## [Input data]
[Start of section]

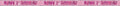 Unique Party 90220-12ft Foil Glitz Pink 1st Birthday Banner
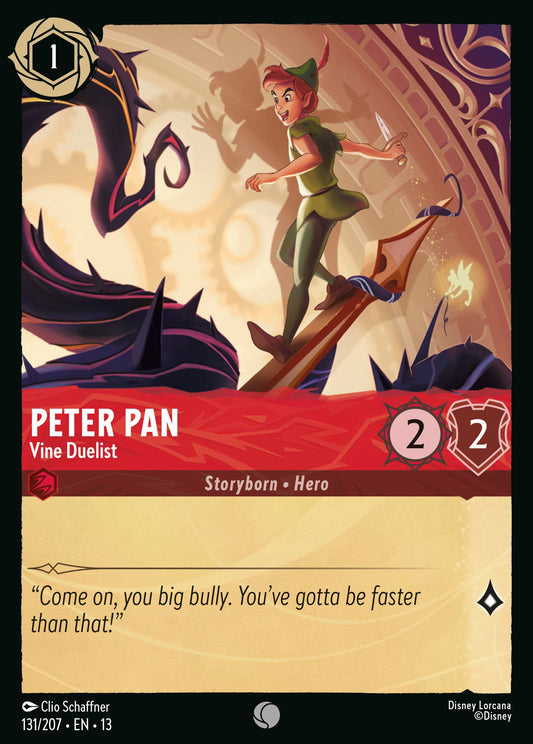 Set 13-131 Peter Pan - Vine Duelist | Common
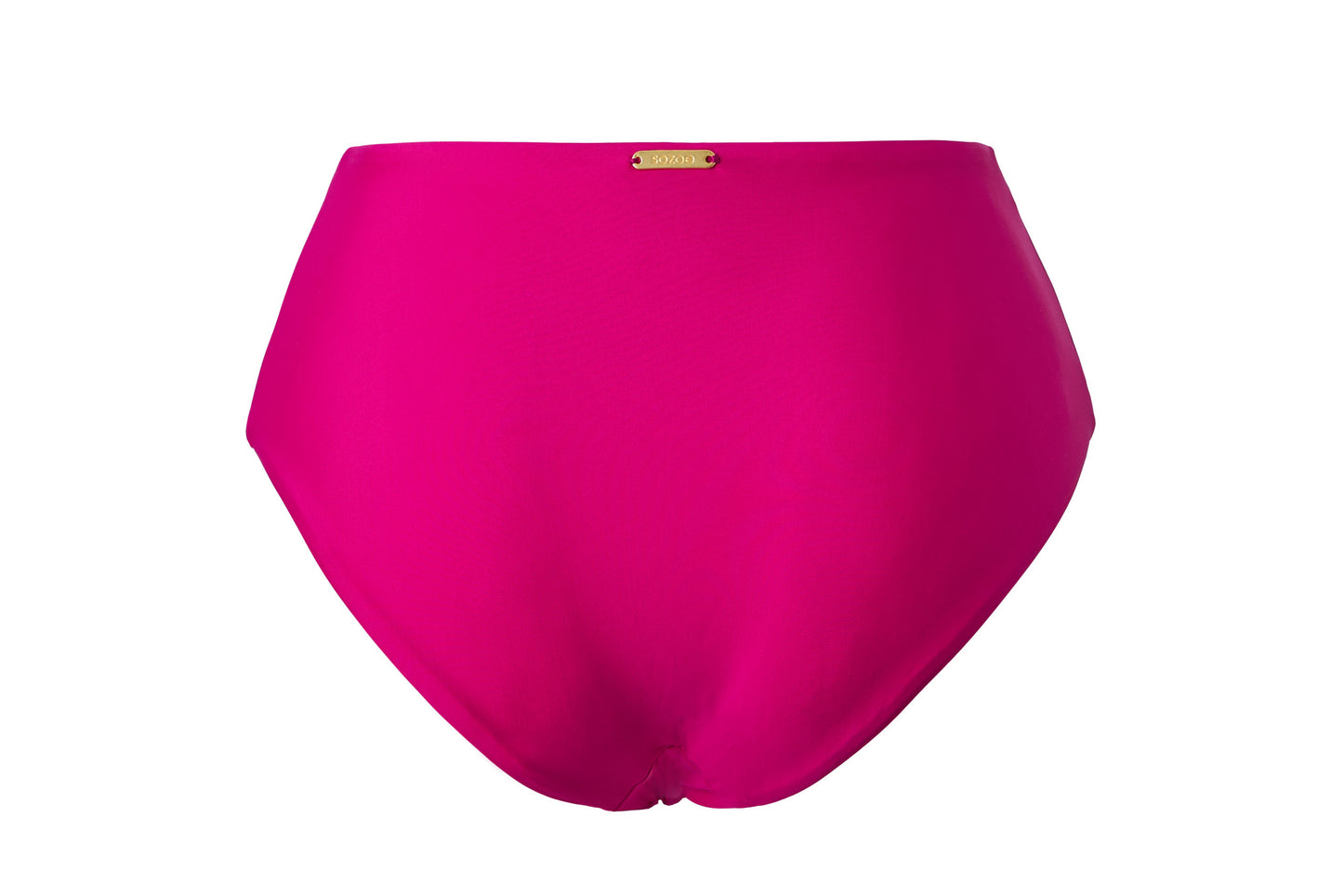 Tauche ein in die Anmut fuchsiafarbener Eleganz mit dem Sozoe Bikini Höschen Mermaid. Dieses bezaubernde Stück verbindet die natürliche Schönheit mit zeitloser Eleganz und lässt sich von einer märchenhaften Unterwasserwelt inspirieren. Das Höschen, gehalten in einem leuchtenden Fuchsia, wird durch goldene Details und eine Designnote in lebhaftem Purpur kunstvoll akzentuiert. Es bietet nicht nur einen unvergesslichen Strand-Look, sondern auch das authentische Flair der Meere in deinem individuellen Stil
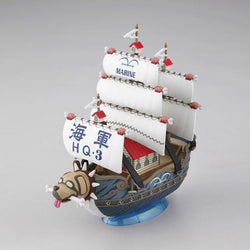 Bandai Hobby: One Piece Grand Ship Collection #08 Model Kit - Garp's Warship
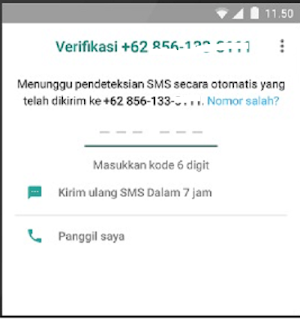 cara memasang aplikasi whatsapp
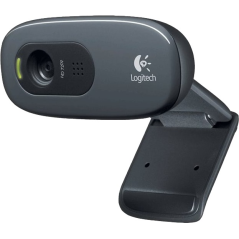 Logitech C270 Webcam HD 720p - 3 Mpx USB 2.0 Microphone intégré 60°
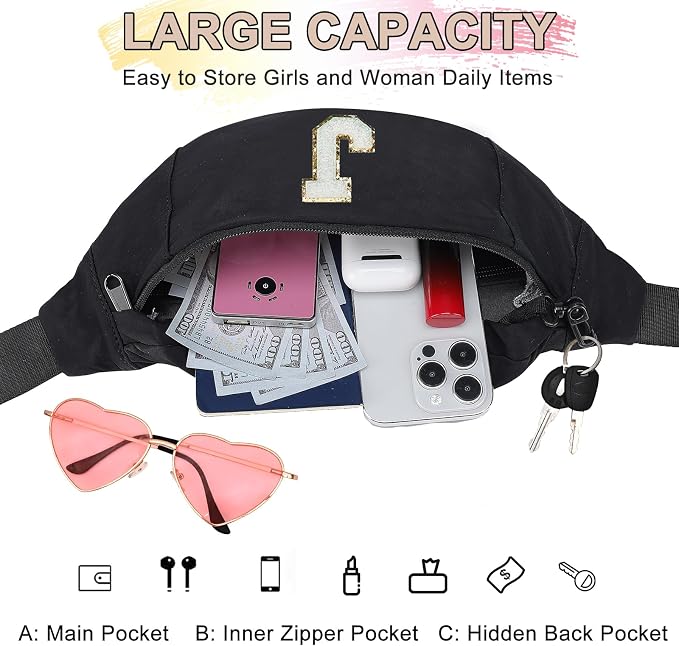 MAXTOP Large Crossbody Fanny Pack - Image 3
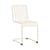 Chaise Palissade Cantilever métal blanc - Hay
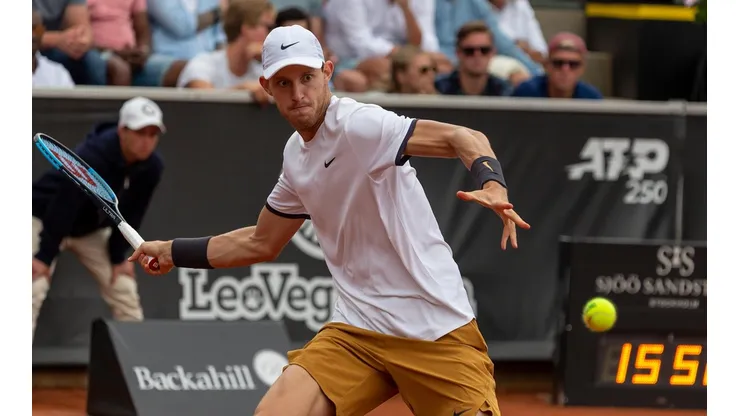 Nicolás Jarry quedó eliminado en primera ronda del US Open.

[End of section]

## [Work instruction]
Please retype the nine items above line for line, leaving out the pictures and keeping only the text that goes with each one.

## [Expected answer]
 Unique Party 90220-12ft Foil Glitz Pink 1st Birthday Banner
 Set 13-131 Peter Pan - Vine Duelist | Common
 Tauche ein in die Anmut fuchsiafarbener Eleganz mit dem Sozoe Bikini Höschen Mermaid. Dieses bezaubernde Stück verbindet die natürliche Schönheit mit zeitloser Eleganz und lässt sich von einer märchenhaften Unterwasserwelt inspirieren. Das Höschen, gehalten in einem leuchtenden Fuchsia, wird durch goldene Details und eine Designnote in lebhaftem Purpur kunstvoll akzentuiert. Es bietet nicht nur einen unvergesslichen Strand-Look, sondern auch das authentische Flair der Meere in deinem individuellen Stil
 Bandai Hobby: One Piece Grand Ship Collection #08 Model Kit - Garp's Warship
 cara memasang aplikasi whatsapp
 Logitech C270 Webcam HD 720p - 3 Mpx USB 2.0 Microphone intégré 60°
 MAXTOP Large Crossbody Fanny Pack - Image 3
 Chaise Palissade Cantilever métal blanc - Hay
 Nicolás Jarry quedó eliminado en primera ronda del US Open.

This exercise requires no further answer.